* _Problem to work on_
Please reproduce the full listing exactly, with nothing added.

Extracted material below:

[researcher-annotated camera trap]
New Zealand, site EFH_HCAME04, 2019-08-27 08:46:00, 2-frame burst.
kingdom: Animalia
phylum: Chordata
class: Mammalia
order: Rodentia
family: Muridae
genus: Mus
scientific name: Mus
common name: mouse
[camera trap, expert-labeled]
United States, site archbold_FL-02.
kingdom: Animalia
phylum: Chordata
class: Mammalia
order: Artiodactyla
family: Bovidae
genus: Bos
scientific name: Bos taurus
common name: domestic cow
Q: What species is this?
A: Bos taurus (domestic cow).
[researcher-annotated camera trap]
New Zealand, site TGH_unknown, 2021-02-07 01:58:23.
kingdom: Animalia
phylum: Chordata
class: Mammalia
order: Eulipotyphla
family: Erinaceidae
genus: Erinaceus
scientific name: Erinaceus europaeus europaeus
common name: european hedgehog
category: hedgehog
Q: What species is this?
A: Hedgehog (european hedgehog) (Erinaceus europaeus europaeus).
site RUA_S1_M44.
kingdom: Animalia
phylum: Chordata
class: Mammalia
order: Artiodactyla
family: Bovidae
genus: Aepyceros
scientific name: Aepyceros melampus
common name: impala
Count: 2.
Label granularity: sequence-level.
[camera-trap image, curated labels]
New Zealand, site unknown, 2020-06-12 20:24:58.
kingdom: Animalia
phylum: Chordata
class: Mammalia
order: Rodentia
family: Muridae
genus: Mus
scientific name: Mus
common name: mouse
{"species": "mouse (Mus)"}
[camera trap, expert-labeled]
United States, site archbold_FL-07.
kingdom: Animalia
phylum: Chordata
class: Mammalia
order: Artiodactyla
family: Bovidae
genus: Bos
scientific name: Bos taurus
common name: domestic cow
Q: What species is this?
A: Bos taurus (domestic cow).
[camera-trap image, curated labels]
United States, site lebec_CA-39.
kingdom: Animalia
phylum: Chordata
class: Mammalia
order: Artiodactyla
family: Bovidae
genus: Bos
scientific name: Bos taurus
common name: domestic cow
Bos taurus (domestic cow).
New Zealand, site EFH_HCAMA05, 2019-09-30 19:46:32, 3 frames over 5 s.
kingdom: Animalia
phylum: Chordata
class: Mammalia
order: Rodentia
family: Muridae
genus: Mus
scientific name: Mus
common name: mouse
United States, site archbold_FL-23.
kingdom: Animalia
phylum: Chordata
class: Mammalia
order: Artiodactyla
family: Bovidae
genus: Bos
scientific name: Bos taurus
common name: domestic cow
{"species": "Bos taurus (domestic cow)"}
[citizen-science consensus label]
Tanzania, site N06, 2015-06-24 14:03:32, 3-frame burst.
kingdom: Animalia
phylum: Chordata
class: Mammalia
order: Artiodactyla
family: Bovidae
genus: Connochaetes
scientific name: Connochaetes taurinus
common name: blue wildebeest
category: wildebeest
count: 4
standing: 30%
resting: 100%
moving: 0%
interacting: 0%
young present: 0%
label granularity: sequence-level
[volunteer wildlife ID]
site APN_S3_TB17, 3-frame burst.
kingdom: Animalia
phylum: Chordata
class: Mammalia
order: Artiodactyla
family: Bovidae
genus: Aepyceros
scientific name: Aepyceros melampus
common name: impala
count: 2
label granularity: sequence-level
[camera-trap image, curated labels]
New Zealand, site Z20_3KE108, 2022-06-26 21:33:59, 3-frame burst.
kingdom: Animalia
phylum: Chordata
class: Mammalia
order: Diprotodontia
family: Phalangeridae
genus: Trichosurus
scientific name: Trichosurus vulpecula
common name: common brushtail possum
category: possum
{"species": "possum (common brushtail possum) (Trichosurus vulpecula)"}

End of Extracted material.

* _Solved problem_
[researcher-annotated camera trap]
New Zealand, site EFH_HCAME04, 2019-08-27 08:46:00, 2-frame burst.
kingdom: Animalia
phylum: Chordata
class: Mammalia
order: Rodentia
family: Muridae
genus: Mus
scientific name: Mus
common name: mouse
[camera trap, expert-labeled]
United States, site archbold_FL-02.
kingdom: Animalia
phylum: Chordata
class: Mammalia
order: Artiodactyla
family: Bovidae
genus: Bos
scientific name: Bos taurus
common name: domestic cow
Q: What species is this?
A: Bos taurus (domestic cow).
[researcher-annotated camera trap]
New Zealand, site TGH_unknown, 2021-02-07 01:58:23.
kingdom: Animalia
phylum: Chordata
class: Mammalia
order: Eulipotyphla
family: Erinaceidae
genus: Erinaceus
scientific name: Erinaceus europaeus europaeus
common name: european hedgehog
category: hedgehog
Q: What species is this?
A: Hedgehog (european hedgehog) (Erinaceus europaeus europaeus).
site RUA_S1_M44.
kingdom: Animalia
phylum: Chordata
class: Mammalia
order: Artiodactyla
family: Bovidae
genus: Aepyceros
scientific name: Aepyceros melampus
common name: impala
Count: 2.
Label granularity: sequence-level.
[camera-trap image, curated labels]
New Zealand, site unknown, 2020-06-12 20:24:58.
kingdom: Animalia
phylum: Chordata
class: Mammalia
order: Rodentia
family: Muridae
genus: Mus
scientific name: Mus
common name: mouse
{"species": "mouse (Mus)"}
[camera trap, expert-labeled]
United States, site archbold_FL-07.
kingdom: Animalia
phylum: Chordata
class: Mammalia
order: Artiodactyla
family: Bovidae
genus: Bos
scientific name: Bos taurus
common name: domestic cow
Q: What species is this?
A: Bos taurus (domestic cow).
[camera-trap image, curated labels]
United States, site lebec_CA-39.
kingdom: Animalia
phylum: Chordata
class: Mammalia
order: Artiodactyla
family: Bovidae
genus: Bos
scientific name: Bos taurus
common name: domestic cow
Bos taurus (domestic cow).
New Zealand, site EFH_HCAMA05, 2019-09-30 19:46:32, 3 frames over 5 s.
kingdom: Animalia
phylum: Chordata
class: Mammalia
order: Rodentia
family: Muridae
genus: Mus
scientific name: Mus
common name: mouse
United States, site archbold_FL-23.
kingdom: Animalia
phylum: Chordata
class: Mammalia
order: Artiodactyla
family: Bovidae
genus: Bos
scientific name: Bos taurus
common name: domestic cow
{"species": "Bos taurus (domestic cow)"}
[citizen-science consensus label]
Tanzania, site N06, 2015-06-24 14:03:32, 3-frame burst.
kingdom: Animalia
phylum: Chordata
class: Mammalia
order: Artiodactyla
family: Bovidae
genus: Connochaetes
scientific name: Connochaetes taurinus
common name: blue wildebeest
category: wildebeest
count: 4
standing: 30%
resting: 100%
moving: 0%
interacting: 0%
young present: 0%
label granularity: sequence-level
[volunteer wildlife ID]
site APN_S3_TB17, 3-frame burst.
kingdom: Animalia
phylum: Chordata
class: Mammalia
order: Artiodactyla
family: Bovidae
genus: Aepyceros
scientific name: Aepyceros melampus
common name: impala
count: 2
label granularity: sequence-level
[camera-trap image, curated labels]
New Zealand, site Z20_3KE108, 2022-06-26 21:33:59, 3-frame burst.
kingdom: Animalia
phylum: Chordata
class: Mammalia
order: Diprotodontia
family: Phalangeridae
genus: Trichosurus
scientific name: Trichosurus vulpecula
common name: common brushtail possum
category: possum
{"species": "possum (common brushtail possum) (Trichosurus vulpecula)"}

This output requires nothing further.